Worse still, we’re not even done with Money. Because he didn’t start his career of experimenting on the bodies of helpless infants in 1965. His career goes further back, and gets into the “correction” of the bodies of intersex people.

And what’s intersexuality? I am, both sarcastically and sincerely, glad you asked.

Go here for Part Three.


1I expect it will come as no surprise to anyone that, while allowing that it could be “sadistic,” Dr. Money considered “affectional” pedophilia to be perfectly healthy as well.

2Reimer’s life, I am sorry to say, remained tragic. He continued to struggle with mental problems throughout his life, as did his brother, who died of an overdose in 2002. In 2004, at age 38, Reimer took his own life. The twins’ parents consider Dr. Money responsible for both deaths; he himself died in 2006.

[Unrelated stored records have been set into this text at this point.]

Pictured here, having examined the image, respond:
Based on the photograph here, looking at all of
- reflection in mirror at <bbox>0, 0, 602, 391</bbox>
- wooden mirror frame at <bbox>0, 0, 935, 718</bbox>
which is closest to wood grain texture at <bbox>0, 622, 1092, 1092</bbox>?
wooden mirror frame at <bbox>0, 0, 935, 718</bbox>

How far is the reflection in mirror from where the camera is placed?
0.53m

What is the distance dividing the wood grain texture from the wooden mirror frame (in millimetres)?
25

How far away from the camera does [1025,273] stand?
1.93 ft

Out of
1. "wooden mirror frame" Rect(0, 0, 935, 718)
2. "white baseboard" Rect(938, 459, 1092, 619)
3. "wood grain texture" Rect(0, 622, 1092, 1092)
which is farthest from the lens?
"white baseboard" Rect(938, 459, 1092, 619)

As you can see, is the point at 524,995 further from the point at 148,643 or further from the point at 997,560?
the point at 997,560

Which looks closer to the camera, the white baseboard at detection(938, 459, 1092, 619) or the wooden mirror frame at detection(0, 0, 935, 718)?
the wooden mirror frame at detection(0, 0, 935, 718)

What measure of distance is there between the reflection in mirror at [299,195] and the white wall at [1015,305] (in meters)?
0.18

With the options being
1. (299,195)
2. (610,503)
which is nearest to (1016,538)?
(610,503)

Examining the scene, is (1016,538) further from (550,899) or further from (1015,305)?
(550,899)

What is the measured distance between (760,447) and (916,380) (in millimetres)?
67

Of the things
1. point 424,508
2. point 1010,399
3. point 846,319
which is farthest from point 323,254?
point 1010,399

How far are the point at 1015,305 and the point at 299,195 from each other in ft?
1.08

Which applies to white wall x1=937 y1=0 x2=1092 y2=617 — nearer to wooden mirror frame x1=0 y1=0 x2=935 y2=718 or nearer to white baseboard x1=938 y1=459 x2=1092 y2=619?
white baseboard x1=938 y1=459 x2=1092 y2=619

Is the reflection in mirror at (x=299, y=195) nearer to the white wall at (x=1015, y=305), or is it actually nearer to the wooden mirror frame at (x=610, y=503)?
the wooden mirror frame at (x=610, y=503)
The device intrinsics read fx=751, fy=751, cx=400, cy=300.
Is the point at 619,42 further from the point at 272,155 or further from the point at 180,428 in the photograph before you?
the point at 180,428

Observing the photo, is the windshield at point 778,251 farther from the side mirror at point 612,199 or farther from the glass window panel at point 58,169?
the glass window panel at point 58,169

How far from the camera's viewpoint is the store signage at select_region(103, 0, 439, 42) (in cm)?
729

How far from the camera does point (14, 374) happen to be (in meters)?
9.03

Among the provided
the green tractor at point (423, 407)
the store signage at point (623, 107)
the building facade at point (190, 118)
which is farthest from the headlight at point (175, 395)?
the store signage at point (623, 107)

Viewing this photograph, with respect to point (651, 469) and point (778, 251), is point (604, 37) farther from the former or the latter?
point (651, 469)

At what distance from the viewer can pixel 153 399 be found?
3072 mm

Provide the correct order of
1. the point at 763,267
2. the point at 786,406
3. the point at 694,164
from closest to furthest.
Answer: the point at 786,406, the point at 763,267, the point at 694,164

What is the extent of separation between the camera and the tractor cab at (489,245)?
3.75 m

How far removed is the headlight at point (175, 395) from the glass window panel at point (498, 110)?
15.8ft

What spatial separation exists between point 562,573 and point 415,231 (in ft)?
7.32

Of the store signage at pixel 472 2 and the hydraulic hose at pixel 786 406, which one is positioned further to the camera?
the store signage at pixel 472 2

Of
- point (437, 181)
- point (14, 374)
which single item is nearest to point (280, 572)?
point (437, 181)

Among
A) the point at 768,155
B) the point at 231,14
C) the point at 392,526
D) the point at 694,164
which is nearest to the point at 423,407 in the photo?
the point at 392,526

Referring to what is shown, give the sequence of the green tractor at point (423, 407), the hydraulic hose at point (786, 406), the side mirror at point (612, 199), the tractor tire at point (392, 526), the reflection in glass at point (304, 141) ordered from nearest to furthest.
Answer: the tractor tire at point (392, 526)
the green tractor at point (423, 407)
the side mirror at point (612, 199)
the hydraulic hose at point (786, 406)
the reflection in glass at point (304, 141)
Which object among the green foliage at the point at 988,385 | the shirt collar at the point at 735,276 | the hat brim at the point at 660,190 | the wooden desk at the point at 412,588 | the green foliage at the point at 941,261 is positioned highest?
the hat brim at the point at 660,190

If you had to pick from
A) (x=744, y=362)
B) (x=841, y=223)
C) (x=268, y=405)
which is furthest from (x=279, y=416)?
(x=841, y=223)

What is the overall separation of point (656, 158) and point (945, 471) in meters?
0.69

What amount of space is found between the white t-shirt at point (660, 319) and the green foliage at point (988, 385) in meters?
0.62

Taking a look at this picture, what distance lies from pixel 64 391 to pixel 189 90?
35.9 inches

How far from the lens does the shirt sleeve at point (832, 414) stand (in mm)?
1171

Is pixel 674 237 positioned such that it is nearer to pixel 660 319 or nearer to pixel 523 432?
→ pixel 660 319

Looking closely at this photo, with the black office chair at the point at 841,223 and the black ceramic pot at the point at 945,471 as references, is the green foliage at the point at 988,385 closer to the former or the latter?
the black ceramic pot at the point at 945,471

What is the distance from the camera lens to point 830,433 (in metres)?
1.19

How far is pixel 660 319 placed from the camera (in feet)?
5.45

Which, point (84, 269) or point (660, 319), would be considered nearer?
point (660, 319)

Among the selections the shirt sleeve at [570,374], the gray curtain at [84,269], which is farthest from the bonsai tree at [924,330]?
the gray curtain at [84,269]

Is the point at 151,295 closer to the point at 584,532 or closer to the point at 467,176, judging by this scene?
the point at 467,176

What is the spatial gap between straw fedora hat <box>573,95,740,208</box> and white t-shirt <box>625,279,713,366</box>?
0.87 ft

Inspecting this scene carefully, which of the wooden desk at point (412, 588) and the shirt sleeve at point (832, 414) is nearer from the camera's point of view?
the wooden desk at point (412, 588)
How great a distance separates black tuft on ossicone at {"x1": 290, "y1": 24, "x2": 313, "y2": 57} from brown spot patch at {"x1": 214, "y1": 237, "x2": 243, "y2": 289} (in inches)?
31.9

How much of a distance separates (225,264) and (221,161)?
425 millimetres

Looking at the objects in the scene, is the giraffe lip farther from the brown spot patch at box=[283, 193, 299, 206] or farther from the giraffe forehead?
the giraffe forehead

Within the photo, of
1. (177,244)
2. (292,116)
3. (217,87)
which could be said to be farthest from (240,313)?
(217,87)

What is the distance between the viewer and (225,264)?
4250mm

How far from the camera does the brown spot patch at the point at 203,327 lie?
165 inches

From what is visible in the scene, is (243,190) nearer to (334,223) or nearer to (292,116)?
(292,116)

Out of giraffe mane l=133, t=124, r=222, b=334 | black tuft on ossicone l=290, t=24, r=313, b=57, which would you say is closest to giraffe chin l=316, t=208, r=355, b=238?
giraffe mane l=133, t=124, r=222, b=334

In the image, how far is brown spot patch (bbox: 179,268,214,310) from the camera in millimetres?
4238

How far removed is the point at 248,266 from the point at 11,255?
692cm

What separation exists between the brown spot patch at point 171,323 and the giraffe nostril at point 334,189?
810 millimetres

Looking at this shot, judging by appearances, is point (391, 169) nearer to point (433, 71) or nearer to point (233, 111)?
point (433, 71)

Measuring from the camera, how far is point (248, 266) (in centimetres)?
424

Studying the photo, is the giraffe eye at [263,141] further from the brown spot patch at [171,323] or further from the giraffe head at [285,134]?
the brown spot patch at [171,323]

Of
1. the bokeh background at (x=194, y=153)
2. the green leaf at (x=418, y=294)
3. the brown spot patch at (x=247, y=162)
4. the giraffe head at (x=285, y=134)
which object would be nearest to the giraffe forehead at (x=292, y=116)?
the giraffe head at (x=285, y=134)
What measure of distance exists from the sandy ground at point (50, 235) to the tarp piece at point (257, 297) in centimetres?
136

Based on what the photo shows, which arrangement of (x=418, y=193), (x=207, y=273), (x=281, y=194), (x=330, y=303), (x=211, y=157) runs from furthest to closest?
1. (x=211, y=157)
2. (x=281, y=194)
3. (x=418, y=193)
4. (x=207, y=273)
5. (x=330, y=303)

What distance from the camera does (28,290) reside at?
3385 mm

3I specify “adult” here, because gender dysphoria in children does seem to weaken or fade completely at puberty in some cases. However, the research on this is still—no pun intended—in its infancy. It is also true that some adults choose to manage dysphoria, rather than treating it through transition; this doesn’t change the fact that managing a condition isn’t the same as treating it.

4More realistically, they prove neither: studies of detransition are few as yet, and many have small sample sizes that limit their usefulness.

5Cisgender means “a person who identifies with the gender of their birth sex.”